- _Required task_: Lay out the material from the line containing "Elevation-wise, is point" through the end of the material, inclusive, as a Markdown table with the columns Row and Text, omitting blank lines.
+++
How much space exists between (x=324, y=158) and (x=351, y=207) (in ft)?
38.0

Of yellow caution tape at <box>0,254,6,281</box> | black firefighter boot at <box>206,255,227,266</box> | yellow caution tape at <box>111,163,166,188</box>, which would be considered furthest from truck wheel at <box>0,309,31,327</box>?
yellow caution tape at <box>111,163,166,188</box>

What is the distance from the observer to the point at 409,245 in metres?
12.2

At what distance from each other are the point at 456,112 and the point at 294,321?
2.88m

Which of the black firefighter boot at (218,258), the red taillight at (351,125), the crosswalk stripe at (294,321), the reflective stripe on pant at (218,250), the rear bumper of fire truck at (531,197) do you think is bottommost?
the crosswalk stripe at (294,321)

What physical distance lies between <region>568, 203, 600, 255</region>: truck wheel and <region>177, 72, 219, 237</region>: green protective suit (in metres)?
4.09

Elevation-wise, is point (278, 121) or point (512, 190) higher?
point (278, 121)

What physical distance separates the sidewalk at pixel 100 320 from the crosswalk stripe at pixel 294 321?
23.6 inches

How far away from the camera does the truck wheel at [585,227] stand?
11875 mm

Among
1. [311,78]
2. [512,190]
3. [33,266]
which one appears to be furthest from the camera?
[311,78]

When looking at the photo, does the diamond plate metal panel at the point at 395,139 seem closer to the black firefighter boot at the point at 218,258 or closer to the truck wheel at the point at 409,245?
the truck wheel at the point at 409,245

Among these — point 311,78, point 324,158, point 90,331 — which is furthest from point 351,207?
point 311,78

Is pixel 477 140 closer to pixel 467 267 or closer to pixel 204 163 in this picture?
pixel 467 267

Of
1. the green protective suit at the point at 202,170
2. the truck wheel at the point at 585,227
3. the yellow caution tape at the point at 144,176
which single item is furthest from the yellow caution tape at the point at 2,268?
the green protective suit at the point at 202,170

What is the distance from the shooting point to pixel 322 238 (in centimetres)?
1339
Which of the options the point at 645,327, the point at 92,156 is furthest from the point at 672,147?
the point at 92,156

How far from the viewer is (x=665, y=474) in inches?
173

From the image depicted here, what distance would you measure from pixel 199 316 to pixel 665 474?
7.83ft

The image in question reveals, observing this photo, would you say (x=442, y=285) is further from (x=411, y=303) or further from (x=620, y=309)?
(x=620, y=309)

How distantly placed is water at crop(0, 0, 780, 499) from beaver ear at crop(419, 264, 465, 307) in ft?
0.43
+++
- _Answer in full_:
| Row | Text |
|---|---|
| 1 | Elevation-wise, is point (278, 121) or point (512, 190) higher? |
| 2 | point (278, 121) |
| 3 | What physical distance separates the sidewalk at pixel 100 320 from the crosswalk stripe at pixel 294 321? |
| 4 | 23.6 inches |
| 5 | How far away from the camera does the truck wheel at [585,227] stand? |
| 6 | 11875 mm |
| 7 | Among |
| 8 | 1. [311,78] |
| 9 | 2. [512,190] |
| 10 | 3. [33,266] |
| 11 | which one appears to be furthest from the camera? |
| 12 | [311,78] |
| 13 | When looking at the photo, does the diamond plate metal panel at the point at 395,139 seem closer to the black firefighter boot at the point at 218,258 or closer to the truck wheel at the point at 409,245? |
| 14 | the truck wheel at the point at 409,245 |
| 15 | Among these — point 311,78, point 324,158, point 90,331 — which is furthest from point 351,207? |
| 16 | point 311,78 |
| 17 | Is pixel 477 140 closer to pixel 467 267 or closer to pixel 204 163 in this picture? |
| 18 | pixel 467 267 |
| 19 | Of |
| 20 | 1. the green protective suit at the point at 202,170 |
| 21 | 2. the truck wheel at the point at 585,227 |
| 22 | 3. the yellow caution tape at the point at 144,176 |
| 23 | which single item is furthest from the yellow caution tape at the point at 2,268? |
| 24 | the green protective suit at the point at 202,170 |
| 25 | What is the distance from the shooting point to pixel 322 238 (in centimetres)? |
| 26 | 1339 |
| 27 | Which of the options the point at 645,327, the point at 92,156 is furthest from the point at 672,147? |
| 28 | the point at 92,156 |
| 29 | How far from the viewer is (x=665, y=474) in inches? |
| 30 | 173 |
| 31 | From the image depicted here, what distance would you measure from pixel 199 316 to pixel 665 474? |
| 32 | 7.83ft |
| 33 | The image in question reveals, observing this photo, would you say (x=442, y=285) is further from (x=411, y=303) or further from (x=620, y=309)? |
| 34 | (x=620, y=309) |
| 35 | How distantly placed is water at crop(0, 0, 780, 499) from beaver ear at crop(419, 264, 465, 307) in ft? |
| 36 | 0.43 |